2. Data structuring for processing
        PROOF [3], Parallel ROOT Facility, is a special ROOT tool that uses natural parallelism of
data structures located in files of a special format and providing direct access to any individual value.
In our previous work [4], we compared the efficiency of data processing using PROOF and a special
class for threading, as well as the OpenMP technology. It showed the high performance of PROOF, if
the analysis contained a large number of mathematical operations and was performed on a large
amount of data. The present article will study the question of whether the PROOF performance
depends on the way the data file is organized, and also consider the possibilities of speeding up data
writing, provided this process is parallelized.
        The calculations were performed using the ROOT 6.13 and PROOF-Lite versions. For their
operation on the HybriLIT cluster, six CPU cores were reserved. PROOF was running at different
values of the number of workers.

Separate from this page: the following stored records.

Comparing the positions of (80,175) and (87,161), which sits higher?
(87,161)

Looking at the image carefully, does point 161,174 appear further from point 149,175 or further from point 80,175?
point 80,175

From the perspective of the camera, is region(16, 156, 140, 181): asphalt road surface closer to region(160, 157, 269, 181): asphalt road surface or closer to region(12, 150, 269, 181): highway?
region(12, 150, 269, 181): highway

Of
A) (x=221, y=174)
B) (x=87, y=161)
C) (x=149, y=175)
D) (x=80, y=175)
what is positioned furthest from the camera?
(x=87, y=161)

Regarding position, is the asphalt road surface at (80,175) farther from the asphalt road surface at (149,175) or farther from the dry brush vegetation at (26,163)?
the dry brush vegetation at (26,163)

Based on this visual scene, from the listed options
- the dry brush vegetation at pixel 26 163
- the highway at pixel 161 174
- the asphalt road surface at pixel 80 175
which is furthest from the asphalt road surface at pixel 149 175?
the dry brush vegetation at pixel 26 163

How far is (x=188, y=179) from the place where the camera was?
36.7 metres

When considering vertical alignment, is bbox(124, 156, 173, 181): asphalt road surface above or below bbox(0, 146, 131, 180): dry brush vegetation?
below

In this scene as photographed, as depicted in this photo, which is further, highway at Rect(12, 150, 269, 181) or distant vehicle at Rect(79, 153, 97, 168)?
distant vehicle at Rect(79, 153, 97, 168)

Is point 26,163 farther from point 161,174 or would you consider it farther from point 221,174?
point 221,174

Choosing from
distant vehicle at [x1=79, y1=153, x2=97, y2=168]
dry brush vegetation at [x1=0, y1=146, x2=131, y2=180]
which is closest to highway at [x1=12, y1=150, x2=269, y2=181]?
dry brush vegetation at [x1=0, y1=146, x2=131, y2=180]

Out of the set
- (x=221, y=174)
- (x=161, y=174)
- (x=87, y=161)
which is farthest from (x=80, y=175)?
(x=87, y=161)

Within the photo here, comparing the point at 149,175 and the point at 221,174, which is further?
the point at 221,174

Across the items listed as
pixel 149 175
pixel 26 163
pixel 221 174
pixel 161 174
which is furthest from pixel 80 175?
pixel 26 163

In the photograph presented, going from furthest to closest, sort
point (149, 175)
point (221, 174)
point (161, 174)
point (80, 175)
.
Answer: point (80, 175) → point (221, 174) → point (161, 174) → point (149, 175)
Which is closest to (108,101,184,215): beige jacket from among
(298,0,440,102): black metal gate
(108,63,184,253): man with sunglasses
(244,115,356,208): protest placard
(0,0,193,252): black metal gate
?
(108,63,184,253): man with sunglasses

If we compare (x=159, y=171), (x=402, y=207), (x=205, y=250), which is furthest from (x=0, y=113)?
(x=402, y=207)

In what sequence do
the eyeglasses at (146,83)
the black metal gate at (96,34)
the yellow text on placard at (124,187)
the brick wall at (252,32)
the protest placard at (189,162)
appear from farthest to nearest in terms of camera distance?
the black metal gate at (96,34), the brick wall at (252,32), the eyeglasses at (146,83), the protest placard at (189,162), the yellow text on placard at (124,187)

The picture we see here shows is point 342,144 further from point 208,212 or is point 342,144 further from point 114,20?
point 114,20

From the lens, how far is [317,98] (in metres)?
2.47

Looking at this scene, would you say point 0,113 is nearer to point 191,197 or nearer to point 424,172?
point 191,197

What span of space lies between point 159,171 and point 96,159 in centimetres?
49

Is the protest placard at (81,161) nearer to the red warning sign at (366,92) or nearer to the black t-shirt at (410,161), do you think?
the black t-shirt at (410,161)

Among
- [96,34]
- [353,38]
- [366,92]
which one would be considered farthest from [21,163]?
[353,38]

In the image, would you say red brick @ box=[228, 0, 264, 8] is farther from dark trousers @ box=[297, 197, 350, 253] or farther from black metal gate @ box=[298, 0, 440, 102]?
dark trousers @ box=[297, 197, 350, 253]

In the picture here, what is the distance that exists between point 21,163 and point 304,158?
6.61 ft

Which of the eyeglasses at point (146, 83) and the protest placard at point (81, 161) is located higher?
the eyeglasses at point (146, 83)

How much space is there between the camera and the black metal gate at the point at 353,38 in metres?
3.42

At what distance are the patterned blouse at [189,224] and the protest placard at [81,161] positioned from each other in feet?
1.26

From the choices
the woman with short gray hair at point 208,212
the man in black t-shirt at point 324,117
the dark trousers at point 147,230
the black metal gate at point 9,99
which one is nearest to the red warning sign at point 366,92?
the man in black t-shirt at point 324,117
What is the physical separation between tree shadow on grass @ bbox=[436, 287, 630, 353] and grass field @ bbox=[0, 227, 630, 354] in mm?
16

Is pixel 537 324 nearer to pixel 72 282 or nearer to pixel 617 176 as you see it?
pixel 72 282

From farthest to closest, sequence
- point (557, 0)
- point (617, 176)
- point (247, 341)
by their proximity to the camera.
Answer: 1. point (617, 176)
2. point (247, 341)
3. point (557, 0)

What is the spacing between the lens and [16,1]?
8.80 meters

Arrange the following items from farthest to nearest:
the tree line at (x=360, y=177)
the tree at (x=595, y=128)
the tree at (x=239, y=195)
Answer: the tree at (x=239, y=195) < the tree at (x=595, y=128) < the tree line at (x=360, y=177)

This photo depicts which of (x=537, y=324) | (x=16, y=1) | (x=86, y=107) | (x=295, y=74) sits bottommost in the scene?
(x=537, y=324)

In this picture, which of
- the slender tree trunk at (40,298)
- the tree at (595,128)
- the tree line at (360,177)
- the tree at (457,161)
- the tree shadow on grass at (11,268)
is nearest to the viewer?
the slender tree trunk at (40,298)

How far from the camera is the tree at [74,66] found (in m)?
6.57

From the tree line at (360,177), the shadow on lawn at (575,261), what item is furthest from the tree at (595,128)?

As long as the number of workers started does not exceed the
number of cores, one worker process completely occupied the processor core. If, when starting
PROOF, more workers than the number of reserved cores were called, then naturally; several workers
were sharing one processor core. The acceleration factor (the ratio of the execution time of a macro in
a non-parallel version and the time of a macro in a parallel version) was actively growing with an
increase in workers from two to six, then its value stabilized. When starting PROOF with more than
12 workers, the acceleration rate decreased smoothly. The data shown in the graphs was obtained with
workers equal to six.
        To represent data in ROOT, a special class TTree was developed, it was optimized to reduce
disk space and increase the data access rate. All variables are presented in the form of leaves, which
are combined into branches, and the collection of branches forms a tree. The tree storage approach is
good for parallel architectures since each branch can be read independently of the other. The tree can
have different structures. We were interested in the question of how the organization of data in a tree
affected the effectiveness of using PROOF. We considered a simple tree with a list of variables, a tree
with structures and a tree with class objects.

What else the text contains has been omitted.